AVAILABLE RECORDS.
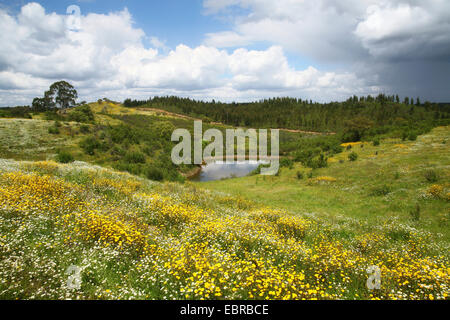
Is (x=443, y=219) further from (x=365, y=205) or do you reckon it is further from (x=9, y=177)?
(x=9, y=177)

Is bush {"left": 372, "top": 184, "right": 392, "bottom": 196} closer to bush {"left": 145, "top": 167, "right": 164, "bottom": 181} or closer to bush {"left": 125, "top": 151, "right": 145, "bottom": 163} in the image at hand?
bush {"left": 145, "top": 167, "right": 164, "bottom": 181}

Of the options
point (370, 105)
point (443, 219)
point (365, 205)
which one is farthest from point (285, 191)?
point (370, 105)

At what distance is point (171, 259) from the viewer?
577cm

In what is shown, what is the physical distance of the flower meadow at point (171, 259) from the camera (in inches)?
180

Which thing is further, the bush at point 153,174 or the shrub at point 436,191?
the bush at point 153,174

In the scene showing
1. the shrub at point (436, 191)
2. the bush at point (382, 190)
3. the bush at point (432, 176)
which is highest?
the bush at point (432, 176)

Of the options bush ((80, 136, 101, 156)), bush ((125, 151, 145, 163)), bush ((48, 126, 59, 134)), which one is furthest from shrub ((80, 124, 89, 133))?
bush ((125, 151, 145, 163))

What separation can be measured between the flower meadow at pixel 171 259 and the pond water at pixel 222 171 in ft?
138

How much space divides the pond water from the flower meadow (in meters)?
42.0

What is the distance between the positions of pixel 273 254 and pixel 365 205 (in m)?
16.5

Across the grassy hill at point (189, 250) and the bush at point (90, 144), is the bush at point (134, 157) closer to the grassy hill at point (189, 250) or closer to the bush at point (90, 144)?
the bush at point (90, 144)

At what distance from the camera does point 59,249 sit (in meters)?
5.64

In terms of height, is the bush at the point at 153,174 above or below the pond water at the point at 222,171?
above

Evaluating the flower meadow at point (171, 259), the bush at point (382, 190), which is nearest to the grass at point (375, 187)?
the bush at point (382, 190)
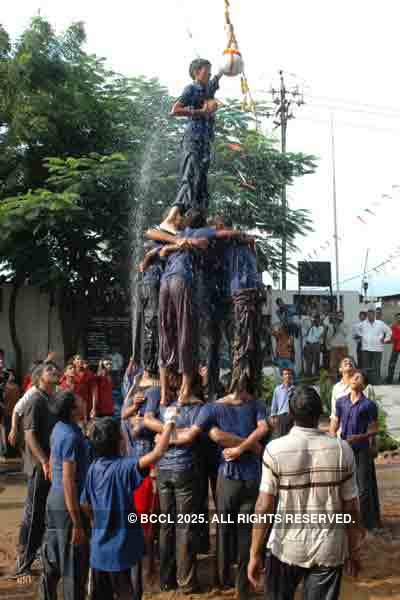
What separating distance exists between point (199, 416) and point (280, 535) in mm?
1588

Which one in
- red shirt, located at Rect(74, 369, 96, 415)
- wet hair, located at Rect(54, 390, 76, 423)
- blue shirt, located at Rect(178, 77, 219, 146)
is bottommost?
red shirt, located at Rect(74, 369, 96, 415)

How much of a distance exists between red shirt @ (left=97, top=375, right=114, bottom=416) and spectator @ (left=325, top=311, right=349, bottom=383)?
6665 millimetres

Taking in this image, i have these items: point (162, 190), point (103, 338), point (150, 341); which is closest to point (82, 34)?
point (162, 190)

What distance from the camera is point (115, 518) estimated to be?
326 centimetres

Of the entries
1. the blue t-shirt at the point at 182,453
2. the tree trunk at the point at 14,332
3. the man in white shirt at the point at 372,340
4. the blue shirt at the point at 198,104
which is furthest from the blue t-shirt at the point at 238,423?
the tree trunk at the point at 14,332

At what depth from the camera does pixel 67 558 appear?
369cm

THE TASK.
Can you render the rows above as a numbered list, skipping blank lines and leaving out the pictures?

WRITTEN SOLUTION.
1. Is (x=443, y=219) further from (x=365, y=205) or do you reckon it is further from (x=9, y=177)?
2. (x=9, y=177)
3. Is bush {"left": 372, "top": 184, "right": 392, "bottom": 196} closer to bush {"left": 145, "top": 167, "right": 164, "bottom": 181} or closer to bush {"left": 125, "top": 151, "right": 145, "bottom": 163} in the image at hand?
4. bush {"left": 145, "top": 167, "right": 164, "bottom": 181}
5. Of the options
6. point (370, 105)
7. point (443, 219)
8. point (365, 205)
9. which one is farthest from point (285, 191)?
10. point (370, 105)
11. At what distance is point (171, 259) from the viewer?
12. 577cm
13. In what is shown, what is the physical distance of the flower meadow at point (171, 259) from the camera (in inches)?
14. 180
15. Which thing is further, the bush at point 153,174 or the shrub at point 436,191?
16. the bush at point 153,174
17. In the scene showing
18. 1. the shrub at point (436, 191)
19. 2. the bush at point (382, 190)
20. 3. the bush at point (432, 176)
21. which is highest?
22. the bush at point (432, 176)
23. Of the options bush ((80, 136, 101, 156)), bush ((125, 151, 145, 163)), bush ((48, 126, 59, 134)), which one is furthest from shrub ((80, 124, 89, 133))?
24. bush ((125, 151, 145, 163))
25. What separation can be measured between the flower meadow at pixel 171 259 and the pond water at pixel 222 171 in ft?
26. 138
27. How much space divides the pond water from the flower meadow (in meters)?
28. 42.0
29. What is the distance between the positions of pixel 273 254 and pixel 365 205 (in m)?
30. 16.5
31. Across the grassy hill at point (189, 250) and the bush at point (90, 144), is the bush at point (134, 157) closer to the grassy hill at point (189, 250) or closer to the bush at point (90, 144)?
32. the bush at point (90, 144)
33. At what distance from the camera does point 59,249 sit (in meters)?
34. 5.64
35. In terms of height, is the bush at the point at 153,174 above or below the pond water at the point at 222,171?
36. above
37. Evaluating the flower meadow at point (171, 259), the bush at point (382, 190), which is nearest to the grass at point (375, 187)?
38. the bush at point (382, 190)
39. What separating distance exists between point (199, 416) and point (280, 535) in mm?
40. 1588
41. Which one in
42. - red shirt, located at Rect(74, 369, 96, 415)
43. - wet hair, located at Rect(54, 390, 76, 423)
44. - blue shirt, located at Rect(178, 77, 219, 146)
45. is bottommost?
46. red shirt, located at Rect(74, 369, 96, 415)
47. How much of a distance exists between red shirt @ (left=97, top=375, right=114, bottom=416) and spectator @ (left=325, top=311, right=349, bottom=383)?
48. 6665 millimetres
49. Taking in this image, i have these items: point (162, 190), point (103, 338), point (150, 341); which is closest to point (82, 34)?
50. point (162, 190)
51. What distance from the camera is point (115, 518) estimated to be?
52. 326 centimetres
53. Of the entries
54. 1. the blue t-shirt at the point at 182,453
55. 2. the tree trunk at the point at 14,332
56. 3. the man in white shirt at the point at 372,340
57. 4. the blue shirt at the point at 198,104
58. which is furthest from the blue t-shirt at the point at 238,423?
59. the tree trunk at the point at 14,332
60. At what depth from the camera does pixel 67 558 appear?
61. 369cm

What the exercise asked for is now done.